PROBLEM TO SOLVE =>
As you work through the listing, transcribe every line exactly as it reads.

BEGIN SOURCE DATA

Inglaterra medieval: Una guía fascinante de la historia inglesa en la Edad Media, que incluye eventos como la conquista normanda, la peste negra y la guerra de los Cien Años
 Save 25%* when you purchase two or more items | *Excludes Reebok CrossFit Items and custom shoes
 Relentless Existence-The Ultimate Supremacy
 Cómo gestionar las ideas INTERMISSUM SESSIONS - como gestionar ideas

END SOURCE DATA

REPLY =>
Inglaterra medieval: Una guía fascinante de la historia inglesa en la Edad Media, que incluye eventos como la conquista normanda, la peste negra y la guerra de los Cien Años
 Save 25%* when you purchase two or more items | *Excludes Reebok CrossFit Items and custom shoes
 Relentless Existence-The Ultimate Supremacy
 Cómo gestionar las ideas INTERMISSUM SESSIONS - como gestionar ideas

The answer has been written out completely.